Las brillantes luces de neón parpadean con una intensidad casi hipnótica, proyectando sombras azules, rojas y verdes por todo el casino, creando un espectáculo deslumbrante que transforma la noche en un caleidoscopio de colores vibrantes. El sonido constante de las monedas cayendo en las máquinas tragaperras, intercalado con el suave barajar de las cartas y las risas despreocupadas de los jugadores, llena el aire de una energía eléctrica. Es una atmósfera que destila una peligrosa mezcla de emoción y adicción, donde cada ruido parece prometer la posibilidad de una victoria aplastante o una derrota devastadora.

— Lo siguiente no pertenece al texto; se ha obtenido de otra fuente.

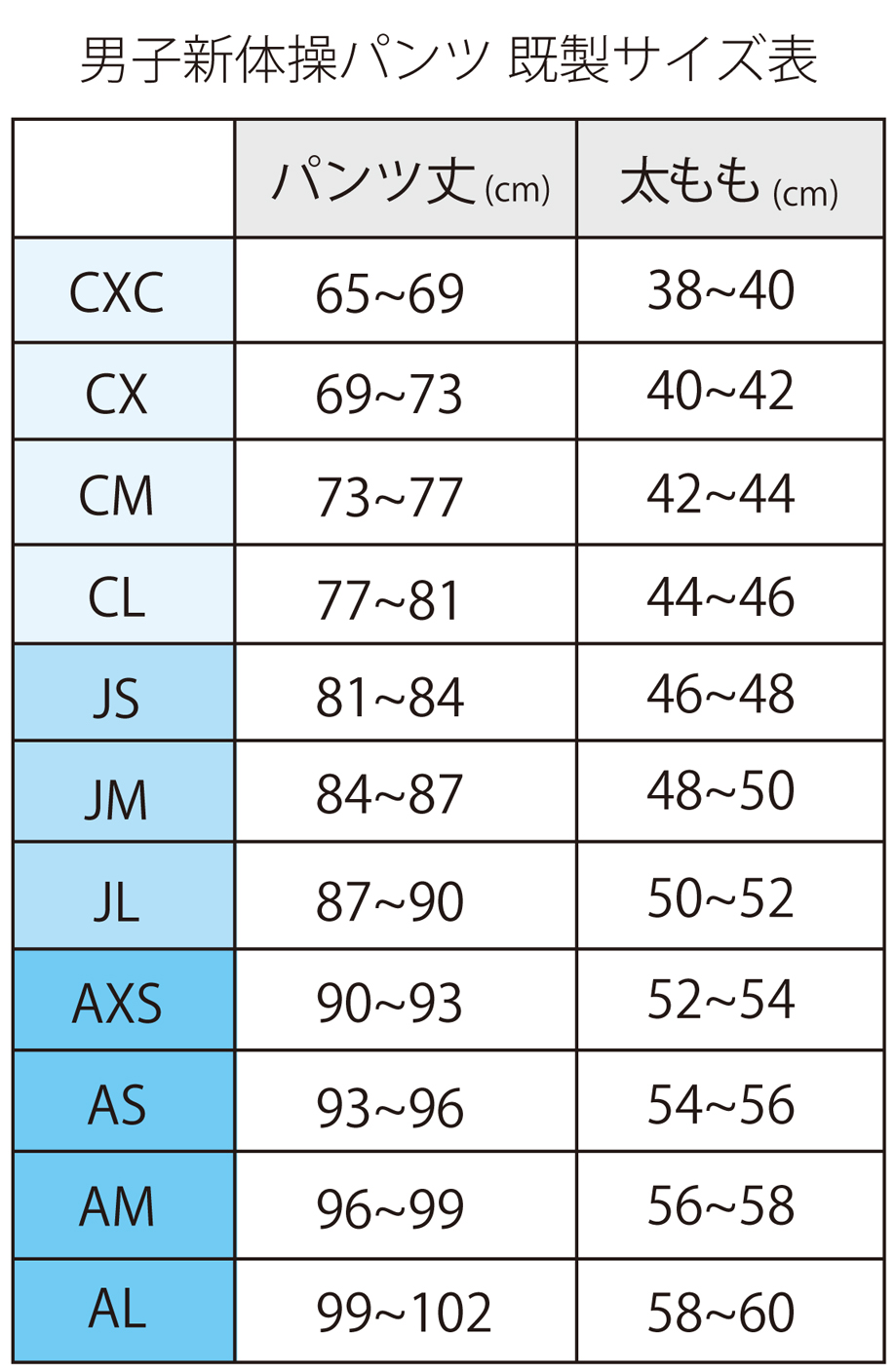 男子新体操サイズ表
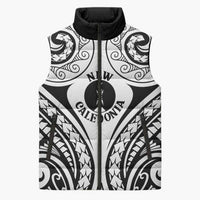 New Caledonia Day Sleeveless Puffer Jacket Polynesian Curves White Color LT05 Unisex White - Polynesian Pride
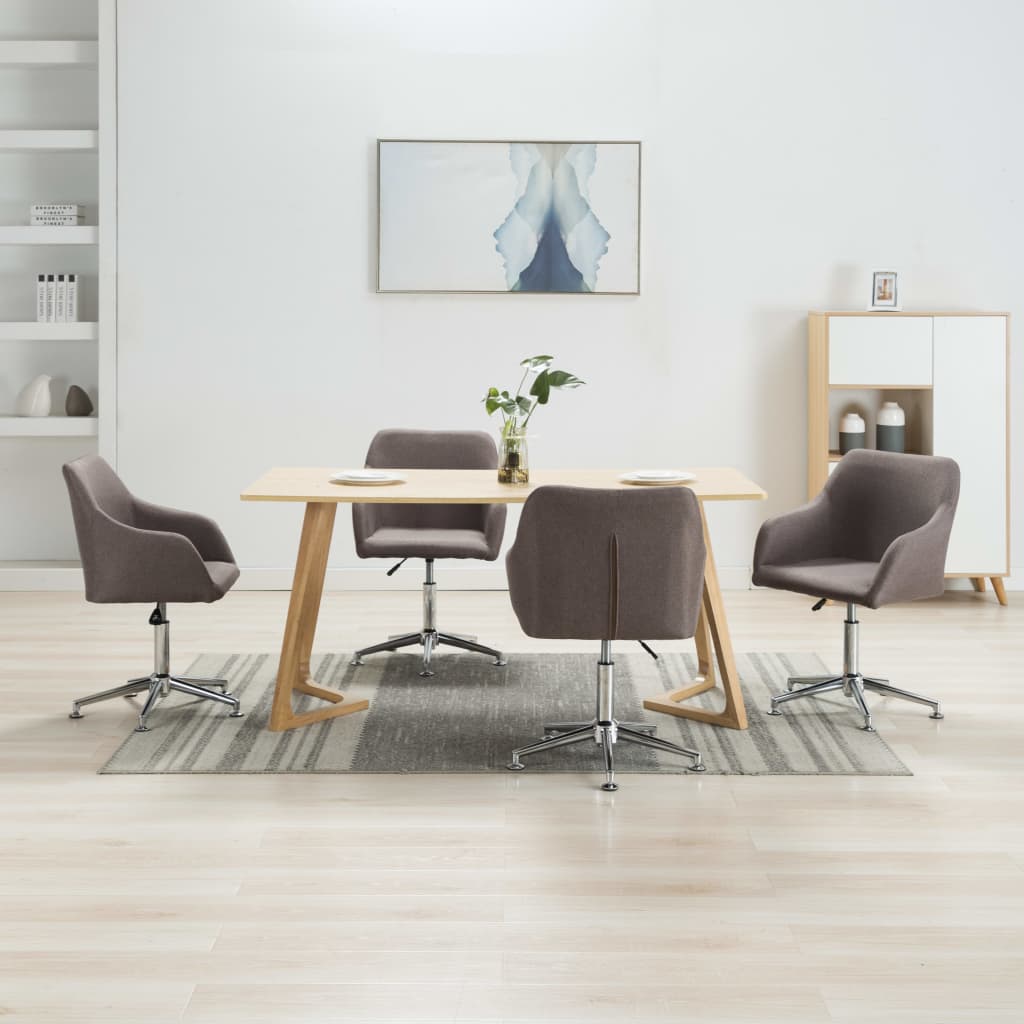 Chaises pivotantes à manger lot de 4 taupe tissu - XIOS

Las animadas voces a mi alrededor resuenan como una melodía seductora, mezclándose con el sonido de los dados rodando y las fichas deslizándose por las mesas, alimentando mi determinación. Estoy aquí para seguir jugando, para gastar hasta el último centavo del dinero que Aria me dio para comprar comida en el mercado. Pero, a diferencia de una noche normal de tareas mundanas, veo esta situación como una oportunidad para convertir lo ordinario en extraordinario. Aquí, en el corazón palpitante del casino, creo que puedo multiplicar esta cantidad. Una intuición casi visceral me dice que hoy mi suerte va a cambiar. La tentación es abrumadora y siento que solo necesito unas cuantas rondas más para alterar mi destino.
Después de todo, me merezco un poco de diversión, un escape de la rutina agotadora y aburrida en la que se ha convertido mi vida. «Mi hija es muy desagradecida, ¿sabes?», se me escapa, con un suspiro que lleva consigo una mezcla de resentimiento y melancolía, mientras me vuelvo hacia el joven jovial sentado a mi lado. Debe de tener unos treinta años, con una energía vibrante que me recuerda a cuando yo era joven, con sueños y ambiciones.
Hay algo en su rostro, un aire familiar que me evoca recuerdos del difunto padre de Aria. Siento como si la vida se burlara de mí al poner a esta figura tan parecida a él a mi lado, en este entorno de tentaciones y apuestas.